Ein Biker-Priester in Afrika
Sam Childers engagiert sich für Kinder und Jugendliche in Uganda, Äthiopien und dem Sudan
Was haben ein Priester, ein Motorrad und Afrika gemeinsam? Auch nach längerem Überlegen wird man vielleicht nicht auf die Antwort kommen. Dafür muss man sich Sam Childers genauer anschauen und seinen Geschichten zuhören, die von seiner Arbeit in Uganda, dem Sudan und Äthiopien handeln, seinem Glauben zu Gott und seiner Liebe zu Harleys.
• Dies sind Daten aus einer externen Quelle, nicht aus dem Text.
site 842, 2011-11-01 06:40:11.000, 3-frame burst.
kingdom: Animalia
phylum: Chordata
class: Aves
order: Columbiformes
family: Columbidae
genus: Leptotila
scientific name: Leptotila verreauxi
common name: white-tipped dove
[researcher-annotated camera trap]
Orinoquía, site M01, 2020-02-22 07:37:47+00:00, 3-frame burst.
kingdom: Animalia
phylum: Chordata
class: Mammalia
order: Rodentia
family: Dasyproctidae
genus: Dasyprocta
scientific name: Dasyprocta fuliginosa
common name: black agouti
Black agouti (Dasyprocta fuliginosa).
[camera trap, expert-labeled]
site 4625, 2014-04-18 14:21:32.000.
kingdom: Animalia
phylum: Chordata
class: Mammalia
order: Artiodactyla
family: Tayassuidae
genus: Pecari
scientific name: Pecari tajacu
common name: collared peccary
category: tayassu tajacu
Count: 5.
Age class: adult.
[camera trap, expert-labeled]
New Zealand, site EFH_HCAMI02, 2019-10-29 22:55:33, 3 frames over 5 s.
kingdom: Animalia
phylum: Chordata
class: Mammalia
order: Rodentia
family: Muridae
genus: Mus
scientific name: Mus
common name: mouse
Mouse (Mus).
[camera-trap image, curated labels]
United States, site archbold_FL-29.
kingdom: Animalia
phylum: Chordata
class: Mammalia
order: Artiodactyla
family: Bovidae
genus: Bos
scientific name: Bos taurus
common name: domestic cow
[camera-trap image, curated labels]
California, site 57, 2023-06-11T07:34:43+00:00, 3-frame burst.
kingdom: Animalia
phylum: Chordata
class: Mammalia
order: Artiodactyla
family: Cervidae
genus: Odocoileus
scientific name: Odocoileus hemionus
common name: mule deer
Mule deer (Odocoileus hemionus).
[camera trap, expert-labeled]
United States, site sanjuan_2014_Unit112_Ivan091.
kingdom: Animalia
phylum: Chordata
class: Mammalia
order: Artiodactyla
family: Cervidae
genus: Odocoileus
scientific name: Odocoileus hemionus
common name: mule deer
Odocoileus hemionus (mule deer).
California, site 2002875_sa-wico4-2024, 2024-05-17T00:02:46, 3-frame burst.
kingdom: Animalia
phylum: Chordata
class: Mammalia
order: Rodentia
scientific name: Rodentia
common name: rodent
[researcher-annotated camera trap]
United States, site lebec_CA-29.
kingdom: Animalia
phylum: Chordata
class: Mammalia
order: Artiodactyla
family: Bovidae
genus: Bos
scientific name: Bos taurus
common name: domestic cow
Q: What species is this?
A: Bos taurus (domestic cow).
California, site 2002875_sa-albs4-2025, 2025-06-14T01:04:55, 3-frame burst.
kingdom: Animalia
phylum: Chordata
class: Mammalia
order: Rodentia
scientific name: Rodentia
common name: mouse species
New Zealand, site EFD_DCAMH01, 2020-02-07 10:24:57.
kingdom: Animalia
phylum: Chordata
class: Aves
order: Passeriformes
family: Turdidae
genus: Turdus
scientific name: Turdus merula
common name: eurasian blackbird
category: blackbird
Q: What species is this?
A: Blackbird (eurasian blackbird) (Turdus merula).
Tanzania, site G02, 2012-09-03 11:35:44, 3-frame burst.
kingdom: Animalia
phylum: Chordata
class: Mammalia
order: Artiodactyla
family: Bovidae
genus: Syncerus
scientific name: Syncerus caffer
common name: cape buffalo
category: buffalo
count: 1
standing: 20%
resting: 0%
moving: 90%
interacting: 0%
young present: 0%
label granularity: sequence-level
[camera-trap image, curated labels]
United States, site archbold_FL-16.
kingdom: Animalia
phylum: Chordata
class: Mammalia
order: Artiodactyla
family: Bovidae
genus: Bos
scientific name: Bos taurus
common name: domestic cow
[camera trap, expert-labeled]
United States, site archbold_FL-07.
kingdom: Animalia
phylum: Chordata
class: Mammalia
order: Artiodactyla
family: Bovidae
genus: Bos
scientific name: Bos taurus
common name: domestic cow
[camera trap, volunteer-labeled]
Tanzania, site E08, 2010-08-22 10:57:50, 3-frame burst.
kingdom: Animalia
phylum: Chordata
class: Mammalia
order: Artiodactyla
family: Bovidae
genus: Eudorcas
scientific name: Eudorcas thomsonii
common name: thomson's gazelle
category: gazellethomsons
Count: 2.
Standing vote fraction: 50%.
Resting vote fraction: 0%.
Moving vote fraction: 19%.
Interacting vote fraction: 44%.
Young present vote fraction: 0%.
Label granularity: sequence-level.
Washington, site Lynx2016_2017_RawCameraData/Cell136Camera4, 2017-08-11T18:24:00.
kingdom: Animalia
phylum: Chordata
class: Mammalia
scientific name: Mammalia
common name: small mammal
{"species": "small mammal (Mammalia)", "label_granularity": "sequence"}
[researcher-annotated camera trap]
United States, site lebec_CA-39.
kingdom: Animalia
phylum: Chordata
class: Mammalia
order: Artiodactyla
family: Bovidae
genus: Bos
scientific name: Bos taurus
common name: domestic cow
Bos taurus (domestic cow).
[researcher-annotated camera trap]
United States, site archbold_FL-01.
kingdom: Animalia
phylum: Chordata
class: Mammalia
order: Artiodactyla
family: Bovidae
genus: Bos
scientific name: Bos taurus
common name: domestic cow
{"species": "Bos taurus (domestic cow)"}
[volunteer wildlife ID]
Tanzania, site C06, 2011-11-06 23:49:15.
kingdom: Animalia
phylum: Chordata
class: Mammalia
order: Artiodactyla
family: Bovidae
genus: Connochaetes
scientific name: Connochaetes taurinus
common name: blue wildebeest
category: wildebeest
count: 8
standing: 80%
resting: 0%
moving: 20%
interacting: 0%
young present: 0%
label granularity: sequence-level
Zu Gast war dieser nämlich, im Rahmen einer Biker-Evangelisation, im Gemeindezentrum Essen-Altendorf der Evangelischen Freikirche in der Haedenkampstraße 30, um dem interessierten Publikum von seiner wohltätigen Arbeit in verschiedenen Ländern Afrikas zu berichten. Eingeladen wurde er von der Biker-Gruppe Flying Angels. Der Eintritt war frei, alle Spenden gingen an die gebauten Waisenhäuser, Schulen und kommerziellen Einrichtungen in Afrika.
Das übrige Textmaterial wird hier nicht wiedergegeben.